## Consigne 1
Combien de lignes de la liste ci-dessous contiennent le mot « centimetres » ? Répondez par le nombre seul.

## Article
"""
Tirer parti des nouvelles technologies et de l’IA pour contrer la hausse des prix

Par Dr Sami Ayari*

La Tunisie est confrontée à une crise persistante de hausse des prix alimentaires, aggravée par la prédominance de monopoles et d’oligopoles au sein de la chaîne d’approvisionnement agricole.
En juin 2024, les prix des denrées alimentaires ont encore augmenté de 0,4 % par rapport au mois précédent. L’indice des prix à la consommation (IPC) en Tunisie inclut une catégorie «Alimentation et boissons», qui mesure les variations des prix des produits essentiels tels que les céréales, viandes, fruits, légumes et produits laitiers, permettant ainsi de suivre les tendances inflationnistes.
Bien que les fluctuations des marchés internationaux et certains oligopolistes soient souvent mis en cause, la chaîne logistique alimentaire et agricole tunisienne souffre de problèmes structurels importants qui compromettent son efficacité, sa compétitivité et sa durabilité.
Le décret-loi n°2022-14, entré en vigueur le 21 mars 2022, vise à combattre la spéculation illégale en garantissant l’approvisionnement du marché et en régulant les circuits de distribution. Il qualifie comme spéculation illégale toute action de stockage ou de dissimulation de marchandises, quelle que soit leur origine ou leur mode de production, dans le but de créer une pénurie ou de perturber le marché, ainsi que toute manipulation délibérée des prix, directe ou indirecte, pour influencer les marchés.
"""
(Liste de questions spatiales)
"""
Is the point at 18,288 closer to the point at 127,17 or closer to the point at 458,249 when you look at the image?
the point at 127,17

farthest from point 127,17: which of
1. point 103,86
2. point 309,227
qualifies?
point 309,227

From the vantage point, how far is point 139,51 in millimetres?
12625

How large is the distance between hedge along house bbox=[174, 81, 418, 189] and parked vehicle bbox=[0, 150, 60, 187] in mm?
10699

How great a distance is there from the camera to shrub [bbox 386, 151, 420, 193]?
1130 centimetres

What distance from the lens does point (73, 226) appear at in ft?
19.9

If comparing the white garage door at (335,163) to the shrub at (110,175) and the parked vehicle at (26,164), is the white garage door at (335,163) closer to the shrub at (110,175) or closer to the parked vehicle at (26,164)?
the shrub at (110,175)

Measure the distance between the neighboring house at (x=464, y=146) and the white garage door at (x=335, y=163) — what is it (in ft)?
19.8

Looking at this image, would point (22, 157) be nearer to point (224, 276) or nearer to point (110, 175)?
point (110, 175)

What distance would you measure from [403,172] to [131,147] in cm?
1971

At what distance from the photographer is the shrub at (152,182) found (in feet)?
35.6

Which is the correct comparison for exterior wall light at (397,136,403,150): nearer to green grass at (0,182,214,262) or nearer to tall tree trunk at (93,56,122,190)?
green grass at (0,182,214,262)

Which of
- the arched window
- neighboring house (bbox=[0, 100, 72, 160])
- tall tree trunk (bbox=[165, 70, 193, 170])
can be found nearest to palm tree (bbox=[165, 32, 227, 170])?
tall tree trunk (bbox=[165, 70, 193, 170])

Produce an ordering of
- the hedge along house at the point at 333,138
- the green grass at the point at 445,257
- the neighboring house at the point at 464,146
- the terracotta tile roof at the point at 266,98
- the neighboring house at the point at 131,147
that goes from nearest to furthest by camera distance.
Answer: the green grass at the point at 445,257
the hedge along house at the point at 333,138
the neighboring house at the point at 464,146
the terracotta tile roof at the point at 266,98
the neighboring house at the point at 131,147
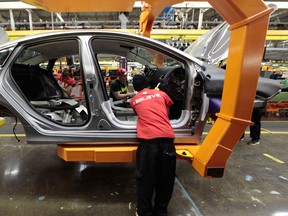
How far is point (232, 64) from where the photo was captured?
5.68ft

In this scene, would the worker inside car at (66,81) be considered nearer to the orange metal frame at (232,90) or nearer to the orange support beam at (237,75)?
the orange metal frame at (232,90)

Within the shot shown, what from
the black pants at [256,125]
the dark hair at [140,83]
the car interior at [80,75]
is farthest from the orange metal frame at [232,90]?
the black pants at [256,125]

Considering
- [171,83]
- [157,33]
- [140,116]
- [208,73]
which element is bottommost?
[140,116]

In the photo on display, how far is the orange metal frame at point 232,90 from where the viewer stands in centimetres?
158

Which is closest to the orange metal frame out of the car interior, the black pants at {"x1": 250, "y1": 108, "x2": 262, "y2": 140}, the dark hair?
the car interior

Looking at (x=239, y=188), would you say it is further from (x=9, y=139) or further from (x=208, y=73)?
(x=9, y=139)

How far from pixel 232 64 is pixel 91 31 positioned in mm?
1485

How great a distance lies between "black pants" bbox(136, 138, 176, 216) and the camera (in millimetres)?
1800

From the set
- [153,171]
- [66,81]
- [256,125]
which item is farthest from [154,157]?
[66,81]

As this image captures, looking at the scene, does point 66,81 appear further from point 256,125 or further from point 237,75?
point 256,125

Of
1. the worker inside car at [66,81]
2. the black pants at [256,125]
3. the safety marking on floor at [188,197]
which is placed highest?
the worker inside car at [66,81]

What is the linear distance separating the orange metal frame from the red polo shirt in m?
0.33

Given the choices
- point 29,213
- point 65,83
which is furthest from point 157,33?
point 29,213

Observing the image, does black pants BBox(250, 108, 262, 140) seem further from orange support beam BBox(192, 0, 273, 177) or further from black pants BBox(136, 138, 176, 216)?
black pants BBox(136, 138, 176, 216)
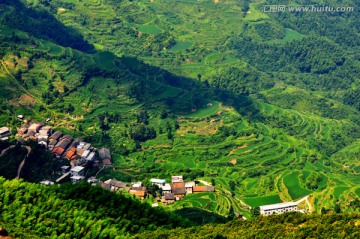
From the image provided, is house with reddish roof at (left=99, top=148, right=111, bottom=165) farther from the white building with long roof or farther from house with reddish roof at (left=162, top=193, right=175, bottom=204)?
the white building with long roof

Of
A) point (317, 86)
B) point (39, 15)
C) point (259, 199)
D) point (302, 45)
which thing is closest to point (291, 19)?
point (302, 45)

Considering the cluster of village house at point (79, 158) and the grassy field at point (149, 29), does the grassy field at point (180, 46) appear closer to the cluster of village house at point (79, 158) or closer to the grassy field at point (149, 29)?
the grassy field at point (149, 29)

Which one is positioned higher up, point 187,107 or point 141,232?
point 141,232

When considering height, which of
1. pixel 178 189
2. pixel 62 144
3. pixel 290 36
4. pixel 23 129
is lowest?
pixel 290 36

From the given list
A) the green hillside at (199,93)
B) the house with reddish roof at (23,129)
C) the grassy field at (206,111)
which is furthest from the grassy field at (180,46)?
the house with reddish roof at (23,129)

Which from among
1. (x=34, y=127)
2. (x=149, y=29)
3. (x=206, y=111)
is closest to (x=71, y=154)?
(x=34, y=127)

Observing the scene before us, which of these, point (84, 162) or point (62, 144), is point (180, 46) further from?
point (84, 162)

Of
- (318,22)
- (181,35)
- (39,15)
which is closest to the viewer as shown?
(39,15)

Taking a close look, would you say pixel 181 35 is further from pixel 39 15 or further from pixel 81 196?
pixel 81 196
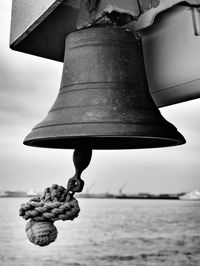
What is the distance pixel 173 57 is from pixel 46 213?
913 mm

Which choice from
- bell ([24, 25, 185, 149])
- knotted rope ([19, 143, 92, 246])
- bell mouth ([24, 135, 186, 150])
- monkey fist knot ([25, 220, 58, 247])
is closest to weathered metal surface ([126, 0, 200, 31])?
bell ([24, 25, 185, 149])

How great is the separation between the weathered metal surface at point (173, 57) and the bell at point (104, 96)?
0.18 meters

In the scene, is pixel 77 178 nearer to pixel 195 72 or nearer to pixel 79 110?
pixel 79 110

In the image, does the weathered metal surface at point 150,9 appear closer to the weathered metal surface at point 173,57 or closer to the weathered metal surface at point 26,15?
the weathered metal surface at point 173,57

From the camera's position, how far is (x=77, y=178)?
2123 mm

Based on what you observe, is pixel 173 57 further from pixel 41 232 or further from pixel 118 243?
pixel 118 243

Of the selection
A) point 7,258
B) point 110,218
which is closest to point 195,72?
point 7,258

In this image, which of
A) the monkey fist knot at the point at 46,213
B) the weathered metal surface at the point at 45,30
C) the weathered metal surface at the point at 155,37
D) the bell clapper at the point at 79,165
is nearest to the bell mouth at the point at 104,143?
the bell clapper at the point at 79,165

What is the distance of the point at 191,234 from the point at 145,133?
69.5m

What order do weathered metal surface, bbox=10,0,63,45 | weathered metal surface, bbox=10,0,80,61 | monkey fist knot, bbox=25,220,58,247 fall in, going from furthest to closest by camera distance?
weathered metal surface, bbox=10,0,80,61 < weathered metal surface, bbox=10,0,63,45 < monkey fist knot, bbox=25,220,58,247

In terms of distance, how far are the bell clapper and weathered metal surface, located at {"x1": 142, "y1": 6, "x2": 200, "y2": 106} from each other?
44 centimetres

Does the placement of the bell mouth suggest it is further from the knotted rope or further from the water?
the water

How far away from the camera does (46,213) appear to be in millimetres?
1961

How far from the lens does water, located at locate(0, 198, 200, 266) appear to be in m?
51.3
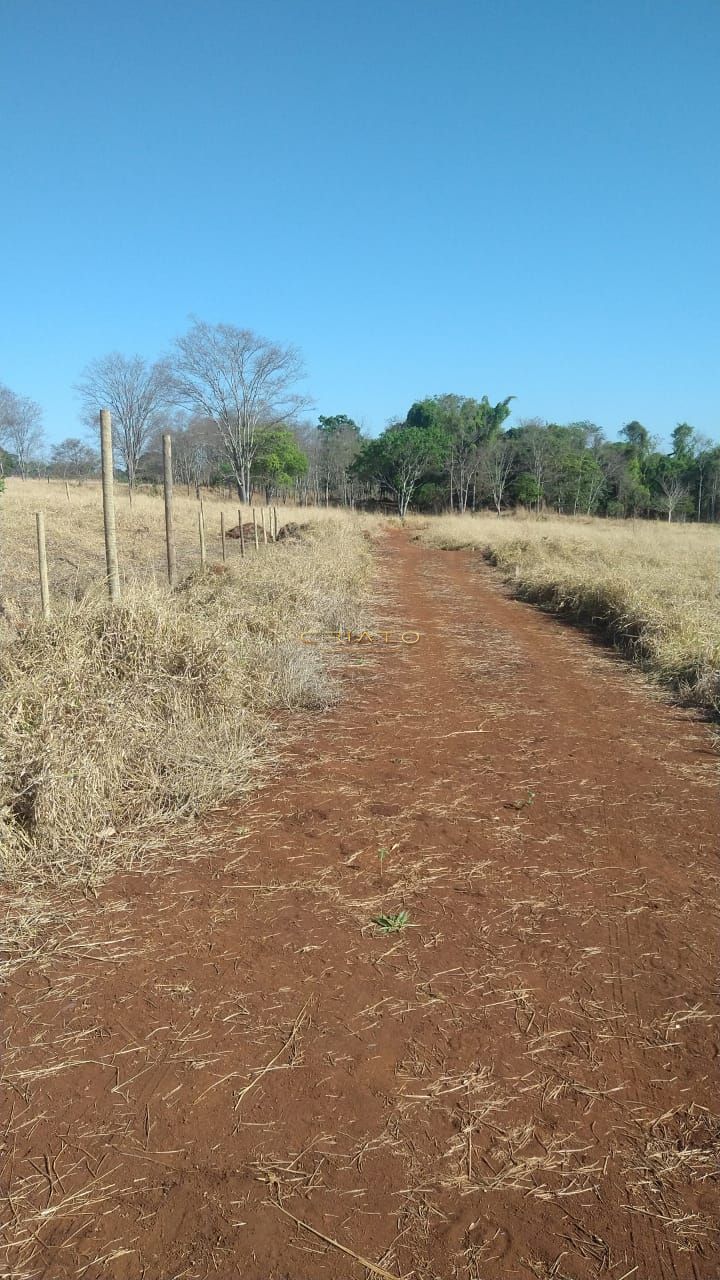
"""
## Consigne 2
Pouvez-vous réécrire le passage de l'article ci-dessus sur la hausse des prix en commençant par « En juin 2024, les » et en poursuivant jusqu'à « les tendances inflationnistes. », avec « juin 2024 » remplacé par « juillet 2024 » ?

## Réponse complète 1
3

## Réponse complète 2
En juillet 2024, les prix des denrées alimentaires ont encore augmenté de 0,4 % par rapport au mois précédent. L’indice des prix à la consommation (IPC) en Tunisie inclut une catégorie «Alimentation et boissons», qui mesure les variations des prix des produits essentiels tels que les céréales, viandes, fruits, légumes et produits laitiers, permettant ainsi de suivre les tendances inflationnistes.